Repare na tensão dos pontos, veja como está mais nivelada e homogênea depois que a amostra foi molhada e bloqueada. Bem diferente da primeira fotografia dessa publicação, que exibe a amostra recém saída das agulhas.
Tricotar envolve cuidado e carinho. Pelo menos, é assim para mim. Desde a escolha da receita, do fio, então tricotar a amostra, são diversas etapas até poder segurar a peça terminada em minhas mãos. Eu executo cada etapa com amor porque eu adoro tricotar.
Naturalmente, vou cuidar da peça depois que ela estiver pronta. E essa preocupação se estende às peças presenteadas.
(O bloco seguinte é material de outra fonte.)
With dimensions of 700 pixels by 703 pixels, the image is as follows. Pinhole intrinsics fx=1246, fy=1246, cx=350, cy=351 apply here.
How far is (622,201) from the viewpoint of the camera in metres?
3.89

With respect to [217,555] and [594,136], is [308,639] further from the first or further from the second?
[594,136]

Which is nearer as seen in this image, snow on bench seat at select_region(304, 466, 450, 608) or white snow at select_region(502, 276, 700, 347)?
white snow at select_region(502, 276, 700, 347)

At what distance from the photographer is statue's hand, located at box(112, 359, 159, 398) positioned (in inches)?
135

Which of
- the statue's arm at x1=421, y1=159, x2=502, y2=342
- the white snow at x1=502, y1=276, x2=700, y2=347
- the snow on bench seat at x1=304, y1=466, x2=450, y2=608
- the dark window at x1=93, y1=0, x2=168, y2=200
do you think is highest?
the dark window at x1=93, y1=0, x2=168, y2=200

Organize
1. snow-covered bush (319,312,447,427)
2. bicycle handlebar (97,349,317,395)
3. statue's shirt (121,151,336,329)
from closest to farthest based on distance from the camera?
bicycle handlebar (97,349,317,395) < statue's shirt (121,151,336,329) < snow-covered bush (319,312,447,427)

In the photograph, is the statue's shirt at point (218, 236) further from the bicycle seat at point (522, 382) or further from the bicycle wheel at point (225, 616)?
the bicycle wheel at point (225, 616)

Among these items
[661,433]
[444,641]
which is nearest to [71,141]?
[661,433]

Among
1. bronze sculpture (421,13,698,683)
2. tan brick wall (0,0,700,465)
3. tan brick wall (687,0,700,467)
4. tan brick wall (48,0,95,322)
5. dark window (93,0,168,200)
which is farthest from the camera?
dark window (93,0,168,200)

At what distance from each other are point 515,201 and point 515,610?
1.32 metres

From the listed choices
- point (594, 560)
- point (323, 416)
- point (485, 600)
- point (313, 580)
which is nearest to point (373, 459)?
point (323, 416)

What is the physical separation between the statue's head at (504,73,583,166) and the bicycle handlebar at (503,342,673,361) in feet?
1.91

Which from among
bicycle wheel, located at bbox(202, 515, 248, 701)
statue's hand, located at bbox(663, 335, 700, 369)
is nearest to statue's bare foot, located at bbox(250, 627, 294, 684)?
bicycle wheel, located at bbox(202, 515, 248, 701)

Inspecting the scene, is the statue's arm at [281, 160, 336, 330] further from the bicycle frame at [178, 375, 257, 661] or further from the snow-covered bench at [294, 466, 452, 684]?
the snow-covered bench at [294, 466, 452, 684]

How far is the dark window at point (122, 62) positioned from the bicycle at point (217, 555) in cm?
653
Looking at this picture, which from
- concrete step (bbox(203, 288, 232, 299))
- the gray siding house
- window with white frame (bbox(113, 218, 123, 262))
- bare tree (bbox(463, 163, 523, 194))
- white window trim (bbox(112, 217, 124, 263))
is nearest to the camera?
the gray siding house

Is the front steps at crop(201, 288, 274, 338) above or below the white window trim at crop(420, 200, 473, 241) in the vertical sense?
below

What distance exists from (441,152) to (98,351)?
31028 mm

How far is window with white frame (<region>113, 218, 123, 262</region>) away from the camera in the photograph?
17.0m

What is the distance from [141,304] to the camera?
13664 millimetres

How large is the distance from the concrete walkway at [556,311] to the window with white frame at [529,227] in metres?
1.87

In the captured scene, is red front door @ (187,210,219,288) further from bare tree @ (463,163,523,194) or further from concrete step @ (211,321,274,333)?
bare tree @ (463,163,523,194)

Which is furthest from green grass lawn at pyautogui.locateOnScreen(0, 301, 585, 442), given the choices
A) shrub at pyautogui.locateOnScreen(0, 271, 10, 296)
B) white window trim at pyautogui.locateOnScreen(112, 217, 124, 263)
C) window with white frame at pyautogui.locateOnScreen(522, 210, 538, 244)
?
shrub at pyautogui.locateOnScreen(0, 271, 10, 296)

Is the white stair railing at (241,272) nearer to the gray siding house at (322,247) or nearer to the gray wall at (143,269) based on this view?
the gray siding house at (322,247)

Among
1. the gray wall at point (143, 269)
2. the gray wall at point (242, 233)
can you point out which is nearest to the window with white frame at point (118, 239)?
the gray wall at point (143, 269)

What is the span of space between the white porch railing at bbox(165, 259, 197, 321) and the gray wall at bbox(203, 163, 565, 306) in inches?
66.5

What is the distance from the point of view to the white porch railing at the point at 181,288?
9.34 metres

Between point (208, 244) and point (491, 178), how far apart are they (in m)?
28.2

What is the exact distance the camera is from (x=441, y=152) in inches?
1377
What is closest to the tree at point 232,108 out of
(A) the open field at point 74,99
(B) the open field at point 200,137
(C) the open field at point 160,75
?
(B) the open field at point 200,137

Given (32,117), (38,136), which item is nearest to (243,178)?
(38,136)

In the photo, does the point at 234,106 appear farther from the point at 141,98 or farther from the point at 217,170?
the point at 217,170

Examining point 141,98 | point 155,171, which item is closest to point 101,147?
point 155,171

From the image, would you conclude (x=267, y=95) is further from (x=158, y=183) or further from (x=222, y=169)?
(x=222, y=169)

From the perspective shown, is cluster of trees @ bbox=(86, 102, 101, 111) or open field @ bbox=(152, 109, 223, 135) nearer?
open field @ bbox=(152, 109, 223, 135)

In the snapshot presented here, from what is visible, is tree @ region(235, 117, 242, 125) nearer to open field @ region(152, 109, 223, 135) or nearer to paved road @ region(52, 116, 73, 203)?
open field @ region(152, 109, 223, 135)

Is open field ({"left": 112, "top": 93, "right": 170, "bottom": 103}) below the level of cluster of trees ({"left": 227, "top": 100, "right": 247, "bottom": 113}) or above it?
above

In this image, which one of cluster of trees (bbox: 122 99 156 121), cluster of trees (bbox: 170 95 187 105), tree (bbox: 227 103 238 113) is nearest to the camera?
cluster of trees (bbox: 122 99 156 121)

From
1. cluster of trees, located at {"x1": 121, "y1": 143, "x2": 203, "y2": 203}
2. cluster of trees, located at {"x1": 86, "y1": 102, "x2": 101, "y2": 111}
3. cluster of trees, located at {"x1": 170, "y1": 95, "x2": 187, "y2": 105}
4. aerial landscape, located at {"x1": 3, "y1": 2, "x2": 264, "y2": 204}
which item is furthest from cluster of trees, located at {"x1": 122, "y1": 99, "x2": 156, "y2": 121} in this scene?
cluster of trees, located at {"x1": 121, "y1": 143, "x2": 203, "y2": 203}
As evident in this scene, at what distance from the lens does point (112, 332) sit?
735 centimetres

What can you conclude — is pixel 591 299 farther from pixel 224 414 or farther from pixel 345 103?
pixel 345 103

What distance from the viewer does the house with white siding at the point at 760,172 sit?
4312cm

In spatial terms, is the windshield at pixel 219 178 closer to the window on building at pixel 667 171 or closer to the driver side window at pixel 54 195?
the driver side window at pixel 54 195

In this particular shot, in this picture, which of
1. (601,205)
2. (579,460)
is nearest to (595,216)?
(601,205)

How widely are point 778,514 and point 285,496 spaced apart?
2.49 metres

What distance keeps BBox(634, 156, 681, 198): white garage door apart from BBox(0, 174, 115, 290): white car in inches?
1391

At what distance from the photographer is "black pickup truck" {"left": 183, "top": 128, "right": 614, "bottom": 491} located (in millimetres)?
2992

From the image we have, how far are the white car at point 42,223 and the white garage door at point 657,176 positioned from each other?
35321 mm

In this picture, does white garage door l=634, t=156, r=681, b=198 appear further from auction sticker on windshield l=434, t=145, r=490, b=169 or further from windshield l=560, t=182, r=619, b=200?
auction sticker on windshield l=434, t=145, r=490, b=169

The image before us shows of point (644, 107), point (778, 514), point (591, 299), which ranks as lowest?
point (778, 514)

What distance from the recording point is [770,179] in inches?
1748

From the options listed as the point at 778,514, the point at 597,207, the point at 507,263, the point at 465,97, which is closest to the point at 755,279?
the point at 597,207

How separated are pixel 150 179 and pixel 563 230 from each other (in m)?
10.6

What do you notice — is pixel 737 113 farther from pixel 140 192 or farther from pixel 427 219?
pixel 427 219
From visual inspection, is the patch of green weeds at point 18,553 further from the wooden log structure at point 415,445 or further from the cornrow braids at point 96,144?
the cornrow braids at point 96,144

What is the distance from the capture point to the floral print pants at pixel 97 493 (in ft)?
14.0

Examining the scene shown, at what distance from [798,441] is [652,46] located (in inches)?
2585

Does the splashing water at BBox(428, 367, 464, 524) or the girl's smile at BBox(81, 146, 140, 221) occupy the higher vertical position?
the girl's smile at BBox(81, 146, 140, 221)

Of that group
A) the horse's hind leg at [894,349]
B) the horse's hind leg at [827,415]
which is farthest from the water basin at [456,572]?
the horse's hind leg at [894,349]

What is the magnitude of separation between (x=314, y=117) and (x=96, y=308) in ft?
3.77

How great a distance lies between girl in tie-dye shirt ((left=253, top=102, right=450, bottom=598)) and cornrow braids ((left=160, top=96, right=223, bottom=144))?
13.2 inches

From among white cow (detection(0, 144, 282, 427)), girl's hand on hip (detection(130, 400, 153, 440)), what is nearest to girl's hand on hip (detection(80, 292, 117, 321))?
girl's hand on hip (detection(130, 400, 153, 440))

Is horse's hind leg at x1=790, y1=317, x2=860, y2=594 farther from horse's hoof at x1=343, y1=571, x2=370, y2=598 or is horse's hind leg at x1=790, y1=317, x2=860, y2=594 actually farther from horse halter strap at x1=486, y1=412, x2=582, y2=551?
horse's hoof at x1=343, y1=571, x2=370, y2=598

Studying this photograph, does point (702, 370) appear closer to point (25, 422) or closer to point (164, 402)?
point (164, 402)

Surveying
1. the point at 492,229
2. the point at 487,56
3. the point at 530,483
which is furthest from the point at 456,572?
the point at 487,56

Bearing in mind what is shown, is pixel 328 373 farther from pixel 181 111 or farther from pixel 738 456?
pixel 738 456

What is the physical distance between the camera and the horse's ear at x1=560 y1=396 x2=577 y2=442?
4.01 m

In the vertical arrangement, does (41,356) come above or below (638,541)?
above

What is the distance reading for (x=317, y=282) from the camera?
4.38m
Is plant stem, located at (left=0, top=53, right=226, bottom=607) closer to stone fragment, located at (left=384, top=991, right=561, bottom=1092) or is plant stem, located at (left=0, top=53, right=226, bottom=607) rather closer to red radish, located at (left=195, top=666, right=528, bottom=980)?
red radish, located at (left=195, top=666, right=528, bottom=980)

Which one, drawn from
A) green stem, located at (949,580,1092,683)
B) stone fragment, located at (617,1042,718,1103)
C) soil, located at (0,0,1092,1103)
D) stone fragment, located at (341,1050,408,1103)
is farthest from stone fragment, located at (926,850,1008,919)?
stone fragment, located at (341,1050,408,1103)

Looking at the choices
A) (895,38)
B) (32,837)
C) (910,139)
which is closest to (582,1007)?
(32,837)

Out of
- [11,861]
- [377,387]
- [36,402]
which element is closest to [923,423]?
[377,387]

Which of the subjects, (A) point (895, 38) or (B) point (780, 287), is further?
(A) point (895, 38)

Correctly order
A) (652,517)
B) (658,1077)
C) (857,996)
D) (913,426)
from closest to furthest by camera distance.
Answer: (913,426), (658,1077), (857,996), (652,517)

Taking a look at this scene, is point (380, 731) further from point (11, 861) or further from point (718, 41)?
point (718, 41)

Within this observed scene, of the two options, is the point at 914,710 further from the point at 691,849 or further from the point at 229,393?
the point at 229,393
Sempre escrevo um cartão com os cuidados básicos orientando como lavar e secar, e até acrescento um ou mais botões extras para o caso de algum se perder.
Sem lágrimas
No último capítulo do livro Knitting Without Tears, capítulo que discorre sobre como lavar e guardar um suéter tricotado à mão, Elizabeth Zimmermann diz: “eles requerem tempo e cuidado para serem feitos, então lave-os com tempo e cuidado”. Sábia, essa mulher!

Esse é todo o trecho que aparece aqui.